The following reference on page 92 doubtless refers to Eliot:
“One of the EnglishPreachers in a speciall good intent of doing good to their soules, had spent much time in attaining to their Language, wherein he is so good a proficient, that he can speak to their understanding, and they to his; much loving and respecting him for his love and counsell. It is hoped that he may be an instrument of good amongst them.”
nb In 1999 the Siebert copy which had some faults, sold for $51,750
This is a very large and nice copy of the important map. This map, one of the most important early New England maps (and often lacking from the book) is here in a crisp, clean, large example. It is the second state of the map, the same as appeared in the 1634 first edition, but with a reset heading, changing the date to 1635. It shows most of the New England coast north of Narragansett Bay.
Philip Burden states: “An extremely influential and very rare map, the most detailed of the emerging settlements in New England to date.Although simply made, this map is of greater accuracy than any before it. Covering the area from the Pascataque River, in present day New Hampshire, to Narragansett Bay, it is, however, the Massachusetts Bay area that is shown with the most detail.Wood’s map was not improved upon until the John Foster [map] in 1677.” It is the first map of the region made by a resident, William Wood, and the first to name Boston and some thirty other English or Indian settlements. The delineation of the coast is very well done, and it influenced John Smith, whose 1635 map includes a three- line inscription referring to Wood’s map as the source for new information, and also shows new towns depicted on Wood’s map.
According to Vail, Wood’s Prospect includes the earliest topographical description of the Massachusetts colony. It is also the first detailed account of the animals and plants of New England, as well as the Indian tribes of the region. Of particular note is a chapter describing the customs and work of Indian women. Part One is divided into twelve chapters and is devoted to the climate, landscape, and early settlements, and describes in some detail the native trees, plants, fish, game, and mineral ores, as well as including advice to those thinking of crossing the Atlantic. The early settlements described include Boston, Medford, Marblehead, Dorchester, Roxbury, Medford, Watertown, and New and Old Plymouth.
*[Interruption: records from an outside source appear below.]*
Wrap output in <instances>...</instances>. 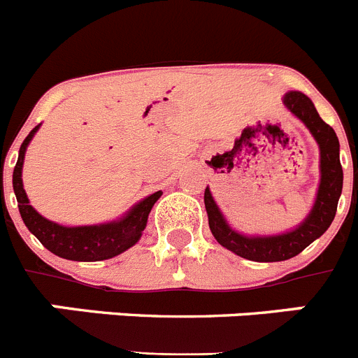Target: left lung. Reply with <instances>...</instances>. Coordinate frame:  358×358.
<instances>
[{
    "label": "left lung",
    "mask_w": 358,
    "mask_h": 358,
    "mask_svg": "<svg viewBox=\"0 0 358 358\" xmlns=\"http://www.w3.org/2000/svg\"><path fill=\"white\" fill-rule=\"evenodd\" d=\"M283 103L296 118L306 125L314 140L317 141L321 152V182H319L317 197L308 217L296 229L289 233L273 236H248L240 235L231 229L226 222L222 211L218 210L211 197L210 188L204 192V204L208 211L210 229L222 248L229 249L235 255L252 262H283L308 248L330 227L337 211L341 192H343V166L339 159V140L334 129L324 123L315 110L314 103L306 94L299 91H290L283 96Z\"/></svg>",
    "instance_id": "obj_1"
}]
</instances>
These chapters also include four charming verses which are essentially a series of lists naming the native trees (twenty lines, starting “Trees both in hills and plaines, in plenty be, / The long liv’d Oake, and mournfull Cyprus tree / .”); the animals (twelve lines, starting “The kingly Lyon, and the strong arm’d Beare, / The large lim’d Mooses, with the tripping Deare, / .”); the birds (twenty-eight lines, starting “The Princely Eagle, and the soaring Hawke, / Whom in their unknowne wayes there’s none can chawke: / The Humberd for some Queenes rich Cage more fit, / Than in the vacant Wildernesse to sit, / .”); and the inhabitants of the seas and rivers (twenty- eight lines, starting “The king of waters, the Sea shouldering Whale, / .”). The chapter on the birds also includes what are clearly eye-witness descriptions of a number of birds including the Hummingbird and the Passenger Pigeon. Part Two is devoted to the native inhabitants and is divided into twenty chapters. The tribes described are the “Mohawks,” “Connectecuts,” “Pequants and Narragansetts.” Again Wood goes into some detail describing the clothing, sports, wars, games, methods of hunting and fishing, their arts, and ending with their language: the work ends with a five-page vocabulary of Indian words, one of the earliest published for New England
Church 433; European Americana 635/134; JCB II:258; Pilling, Algonquian, 535; Sabin 105075; Schwartz & Ehrenberg, p 100 (1634 map); STC 25958; Vail 89; Burden 239 (map).